Essenjay are brilliant, you won't be disappointed!


----------



## ChowChowmum (Apr 11, 2010)

Thats good to hear!

I cant wait for it to arrive to start practicing with it.


----------



## Spellweaver (Jul 17, 2009)

ChowChowmum said:


> Hi,
> 
> I ordered the lead from essenjayleathersupplies.co.uk Tel: 01736 740094. I just called thm up and gave her the measurements and colour that I wanted and she said that she would post it to me early next week.


You made a good choice! Ours all have essenjays half-check rolled leather collars and leads - 10 years on and they're still going strong. Lovely people too - they have a stall at most shows so you'll be able to meet them in person.


----------



## ChowChowmum (Apr 11, 2010)

Yes I called yesterday and they were at Birmingham Show.
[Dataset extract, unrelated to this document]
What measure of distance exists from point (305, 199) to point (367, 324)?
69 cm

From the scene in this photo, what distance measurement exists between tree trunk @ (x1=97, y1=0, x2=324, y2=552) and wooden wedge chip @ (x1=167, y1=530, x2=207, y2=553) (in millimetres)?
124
She really seemed to know her stuff, which is more than I do, there is so much to showing dogs and I am just starting!


----------



## kaisa624 (Mar 5, 2010)

Did you go to that class in Longridge?

We're taking Holly to Rushmoor RCC, when she's next down south, as my OH can't drive, so wouldn't be able to get to Longridge unless I'm up there.

Those collars are the ones that Natural Instinct order in. I asked them what make it was, and it was that. Once I'm paid, in 2 weeks, I will go along and buy one


----------



## ChowChowmum (Apr 11, 2010)

Hi,

Yes we did go over to Longridge, I really enjoyed it and i think Cleo did aswell.

I have found another class in Oswaldtwistle which meets every fortnight on a Tuesday and I am hoping to go along to that. I have the street name but dont know the number so am going to have a drive over tomorrow night and hopefully be able to follow some dogs in!

If anyone knows where the ringcraft class in Oswaldtwistle, Lancs is tomorrow night, please let me know.

Katie.x


----------



## kaisa624 (Mar 5, 2010)

Ooh. Is that closer than Longridge? Sounds good


----------



## ChowChowmum (Apr 11, 2010)

It is closer plus it is easier to get to Oswaldtwistle as it has a better bus route than Longridge.

I think they have a match meet on tomorrow but they have a puppy walk on at half time. 

Are you going to Leeds Show in July Kaisa624? I think we are going to enter Cleo.


----------